Tesla Motors stock jumped by 6 percent Tuesday after the company announced that record weekly Model 3 production of 2,020 units means the company will not have to raise capital in 2018.
CEO Elon Musk was lambasted by Wall Street analysts over the weekend for an April Fools’ Day prank he posted on Twitter showing himself passed out, leaning up against a Model 3 sedan and holding a handwritten cardboard sign reading “bankwupt!”.
Wall Street analysts that have seen Tesla shares plunge by 33 percent over the past six months were not impressed with Musk’s stunt, and warned the company may be in default of its credit agreement and be forced to raise cash at firesale prices.
Analysts cited recent problems at the company, including: 1) disastrously poor unit production, 2) massive financial losses, 3) a credit rating downgrade, 4) a recall of about half the cars built over the last 13 years, and 5) admitting a March 23 fatal crash involved a Model X SUV in “Autopilot” self-driving mode.

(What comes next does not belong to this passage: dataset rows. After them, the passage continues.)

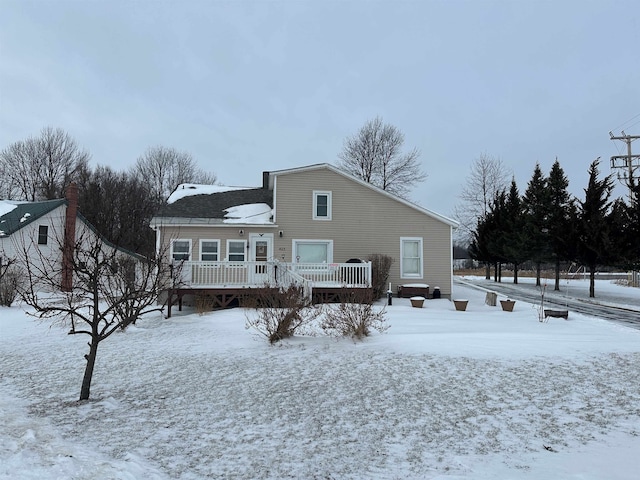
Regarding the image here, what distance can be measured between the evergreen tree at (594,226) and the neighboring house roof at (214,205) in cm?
1541

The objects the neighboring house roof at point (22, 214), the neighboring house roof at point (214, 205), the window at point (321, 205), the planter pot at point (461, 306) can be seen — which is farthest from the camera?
the neighboring house roof at point (22, 214)

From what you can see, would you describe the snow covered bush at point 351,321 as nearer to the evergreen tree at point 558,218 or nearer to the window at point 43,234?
the evergreen tree at point 558,218

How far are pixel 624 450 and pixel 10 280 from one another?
1785 cm

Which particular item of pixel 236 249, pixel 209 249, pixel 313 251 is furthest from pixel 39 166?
pixel 313 251

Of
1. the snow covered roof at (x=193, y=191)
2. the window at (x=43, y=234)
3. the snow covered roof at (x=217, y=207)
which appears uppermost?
the snow covered roof at (x=193, y=191)

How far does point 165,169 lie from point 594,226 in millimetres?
37439

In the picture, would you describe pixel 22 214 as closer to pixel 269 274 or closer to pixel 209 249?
pixel 209 249

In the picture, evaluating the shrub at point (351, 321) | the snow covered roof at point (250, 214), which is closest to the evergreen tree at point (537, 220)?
the snow covered roof at point (250, 214)

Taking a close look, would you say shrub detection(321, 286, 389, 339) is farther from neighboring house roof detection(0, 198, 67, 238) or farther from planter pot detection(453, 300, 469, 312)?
neighboring house roof detection(0, 198, 67, 238)

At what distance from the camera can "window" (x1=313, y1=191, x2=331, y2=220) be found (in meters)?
17.2

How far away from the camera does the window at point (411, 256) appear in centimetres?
1723

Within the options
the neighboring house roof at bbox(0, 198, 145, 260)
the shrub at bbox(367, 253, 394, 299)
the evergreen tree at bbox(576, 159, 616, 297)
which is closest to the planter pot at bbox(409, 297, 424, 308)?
the shrub at bbox(367, 253, 394, 299)

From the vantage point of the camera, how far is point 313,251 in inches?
673

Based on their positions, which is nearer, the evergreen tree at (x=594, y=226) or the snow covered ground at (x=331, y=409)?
the snow covered ground at (x=331, y=409)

But Tesla Motors now claims production improvements are generating enough cash flow that the company will not need to raise any new cash in 2018. Although acknowledging that it came up short of achieving its forecast of completing 2,500 Model 3s per week during the first quarter, hitting 2,020 for the last seven days of March sent the stock up by 6 percent.

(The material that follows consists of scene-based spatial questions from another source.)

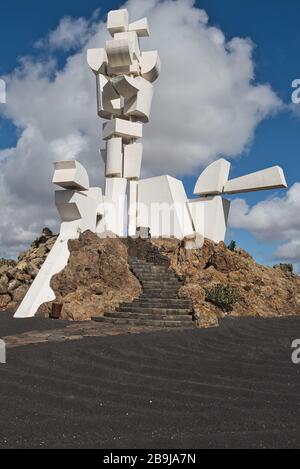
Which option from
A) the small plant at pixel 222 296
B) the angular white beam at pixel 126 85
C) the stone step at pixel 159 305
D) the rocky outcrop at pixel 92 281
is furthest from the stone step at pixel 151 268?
the angular white beam at pixel 126 85

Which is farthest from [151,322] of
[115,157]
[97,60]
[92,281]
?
[97,60]

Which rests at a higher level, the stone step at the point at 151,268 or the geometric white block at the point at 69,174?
the geometric white block at the point at 69,174

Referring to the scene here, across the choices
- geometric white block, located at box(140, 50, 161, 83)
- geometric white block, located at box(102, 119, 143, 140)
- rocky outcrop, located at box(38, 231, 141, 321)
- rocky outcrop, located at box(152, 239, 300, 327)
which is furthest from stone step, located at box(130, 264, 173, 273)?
geometric white block, located at box(140, 50, 161, 83)

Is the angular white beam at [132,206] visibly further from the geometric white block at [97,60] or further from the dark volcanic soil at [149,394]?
the dark volcanic soil at [149,394]

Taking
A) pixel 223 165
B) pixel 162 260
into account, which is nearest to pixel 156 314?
pixel 162 260

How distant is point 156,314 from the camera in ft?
37.0

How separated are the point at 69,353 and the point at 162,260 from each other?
29.5ft

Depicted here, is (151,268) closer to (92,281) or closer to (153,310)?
(92,281)

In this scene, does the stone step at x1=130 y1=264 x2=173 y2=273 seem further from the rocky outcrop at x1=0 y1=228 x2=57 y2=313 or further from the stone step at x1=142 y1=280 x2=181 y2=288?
the rocky outcrop at x1=0 y1=228 x2=57 y2=313

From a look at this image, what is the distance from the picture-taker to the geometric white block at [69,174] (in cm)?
1354

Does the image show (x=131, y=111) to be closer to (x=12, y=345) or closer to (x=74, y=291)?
(x=74, y=291)

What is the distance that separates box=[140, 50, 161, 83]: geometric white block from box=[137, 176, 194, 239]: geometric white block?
192 inches

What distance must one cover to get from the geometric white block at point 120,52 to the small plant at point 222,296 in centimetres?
1087

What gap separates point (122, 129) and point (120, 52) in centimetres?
322
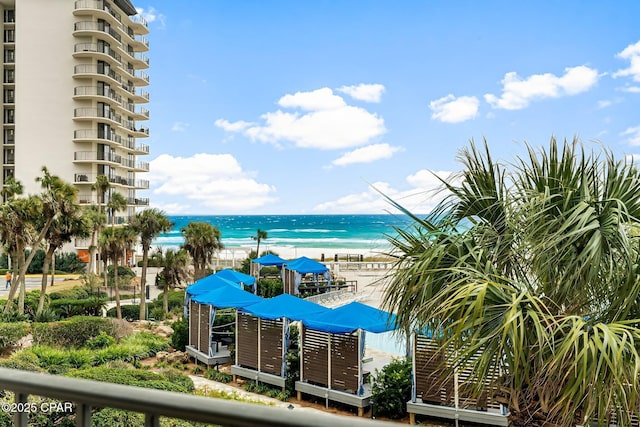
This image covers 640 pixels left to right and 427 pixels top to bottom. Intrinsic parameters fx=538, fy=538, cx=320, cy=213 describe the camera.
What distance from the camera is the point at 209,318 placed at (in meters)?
14.4

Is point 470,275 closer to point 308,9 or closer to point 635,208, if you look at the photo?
point 635,208

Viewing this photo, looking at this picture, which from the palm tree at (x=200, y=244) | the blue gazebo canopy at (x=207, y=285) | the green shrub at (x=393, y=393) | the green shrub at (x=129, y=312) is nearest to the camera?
the green shrub at (x=393, y=393)

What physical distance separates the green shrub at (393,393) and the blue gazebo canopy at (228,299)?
14.6ft

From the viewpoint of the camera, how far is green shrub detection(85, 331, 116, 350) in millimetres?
14758

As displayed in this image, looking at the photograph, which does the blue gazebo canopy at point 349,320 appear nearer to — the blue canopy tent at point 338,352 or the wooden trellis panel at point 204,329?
the blue canopy tent at point 338,352

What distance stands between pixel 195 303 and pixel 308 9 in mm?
80737

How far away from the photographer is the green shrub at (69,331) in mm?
14906

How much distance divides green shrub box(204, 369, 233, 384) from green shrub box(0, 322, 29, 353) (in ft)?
17.4

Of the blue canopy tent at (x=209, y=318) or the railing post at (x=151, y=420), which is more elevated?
the railing post at (x=151, y=420)

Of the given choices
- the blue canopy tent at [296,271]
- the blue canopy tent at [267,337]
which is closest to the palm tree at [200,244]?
the blue canopy tent at [296,271]

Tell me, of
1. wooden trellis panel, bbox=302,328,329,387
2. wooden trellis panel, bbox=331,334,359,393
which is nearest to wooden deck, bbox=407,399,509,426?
wooden trellis panel, bbox=331,334,359,393

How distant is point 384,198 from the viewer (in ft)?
16.9

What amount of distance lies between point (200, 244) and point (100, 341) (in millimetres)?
14255

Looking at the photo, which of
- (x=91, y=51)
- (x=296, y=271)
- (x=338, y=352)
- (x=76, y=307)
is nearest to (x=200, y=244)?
(x=296, y=271)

Bloomberg News’ experimental tracking model estimates that Tesla built about 9,285 Model 3s for the first quarter, or about 774 a week.

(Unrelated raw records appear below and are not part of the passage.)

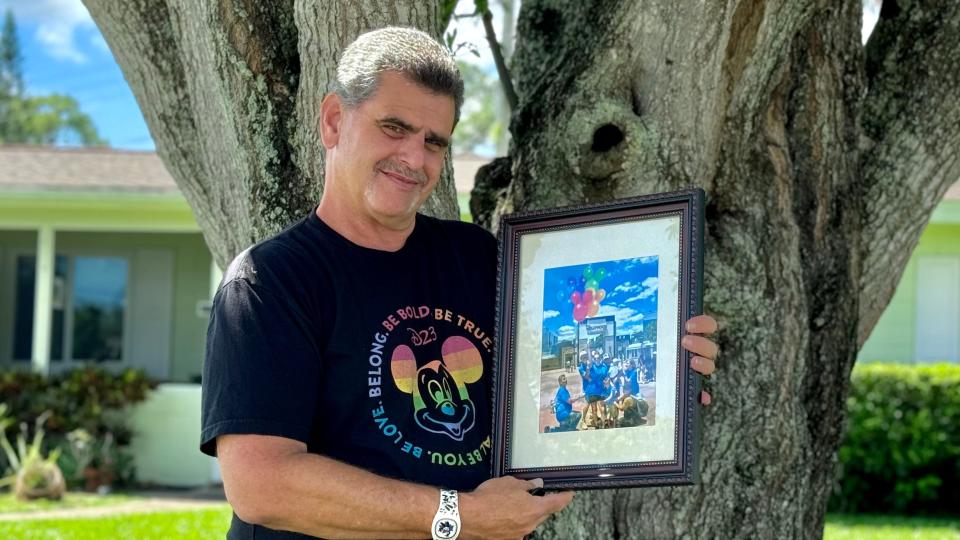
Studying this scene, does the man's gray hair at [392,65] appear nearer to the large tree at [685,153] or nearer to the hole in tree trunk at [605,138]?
the large tree at [685,153]

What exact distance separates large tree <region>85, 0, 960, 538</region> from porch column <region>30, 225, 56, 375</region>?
12183 millimetres

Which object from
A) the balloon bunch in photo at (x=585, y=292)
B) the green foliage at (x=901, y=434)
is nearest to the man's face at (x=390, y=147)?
the balloon bunch in photo at (x=585, y=292)

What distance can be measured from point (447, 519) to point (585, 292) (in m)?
0.66

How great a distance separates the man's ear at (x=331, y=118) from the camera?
2701 millimetres

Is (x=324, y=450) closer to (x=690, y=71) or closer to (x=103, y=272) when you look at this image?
(x=690, y=71)

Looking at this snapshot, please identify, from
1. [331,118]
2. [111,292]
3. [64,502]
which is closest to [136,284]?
[111,292]

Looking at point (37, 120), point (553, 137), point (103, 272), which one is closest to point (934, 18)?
point (553, 137)

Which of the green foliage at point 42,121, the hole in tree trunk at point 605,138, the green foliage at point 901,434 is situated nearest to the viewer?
the hole in tree trunk at point 605,138

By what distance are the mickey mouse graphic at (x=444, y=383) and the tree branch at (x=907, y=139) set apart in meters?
2.00

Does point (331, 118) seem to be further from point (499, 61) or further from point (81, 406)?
point (81, 406)

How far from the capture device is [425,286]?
2.74 meters

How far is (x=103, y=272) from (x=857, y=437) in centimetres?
1041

Musk emailed factory staff at 3:02 a.m. and promised that Tesla would build at least 2,000 Model 3’s a week during the second quarter ending in June. The news leaked quickly to Wall Street.
Just hours later, Musk told analyst Amir Efrati on Twitter that he was taking the place of VP of Engineering Doug Field to supervise production and “I’m back to sleeping at factory. Car biz is hell …”.
Despite all the production hell and cash flow concerns in the first quarter, Tesla has announced plans to build a new truck and a roadster sports car, and to build a factory in China.
Tesla has admitted that trying to improve Model 3 production required moving resources off the luxury Model S and Model X assembly lines. It is unclear to the analysts just how much production S and X output will be lost and what the cash flow impacts will be.